朝山駅跡はJAの店舗及び集荷所になっていて、「停留所」ではなく「停車場」として開設された格を今に残している。この駅の開設に先立って、すでに開通していた大社線にあった朝山駅が出雲高松と改称され、この駅が上朝山を名乗った。のちに、おそらく開設当初からの意図であった朝山の名が、この駅に付されることになるのだが、実はここだけでなく、この路線の駅の過半は駅名改称を経ている。この項で示している駅名は、いずれも廃線時につけられていた呼び名である。

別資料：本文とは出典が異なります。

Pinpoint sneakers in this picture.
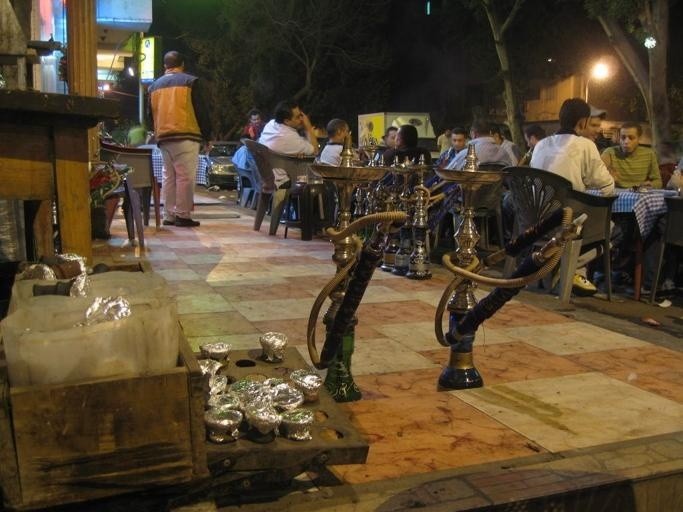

朝山駅跡から先の廃線跡は生活道路になっているが、やがて前方の切り立った岩山に、短いトンネルが口を開けているのが見えてくる(D地点)。残念ながらトンネル内は立入禁止の札が架かっているが、中を覗くとなんと素堀りのゴツゴツとしたトンネルであり、建設当時の息吹を今に伝えるかのようである。
そしてこのトンネルの出雲須佐側の出口に迂回すると、ここからわずかの間ながら、右カーブした築堤がそのまま残っている。実は、この鉄道の廃止の引き金になった集中豪雨による路盤損壊を受けたのは、ここのトンネル出口付近であるという(E地点)。今では、僅かに築堤がへこんでいるかなぁ・・という程度で、長い年月の間に地盤が均されてしまったのかと思うが、実際、当時の被害もそれほど甚大なものではなかったらしく、少し意地悪な言い方をすれば、被害を受けたことを廃止の口実にした面もあったようだ。
廃線跡は、この先の交差点で再び国道184号線の下敷きになり、小さな峠にさしかかる。鉄道はここを全長246メートルのトンネルによって抜けていたのだが、残念ながら廃線敷が道路化されたときに埋められて、いったん切通しとなったあと、今では別トンネルとなっている(F地点)。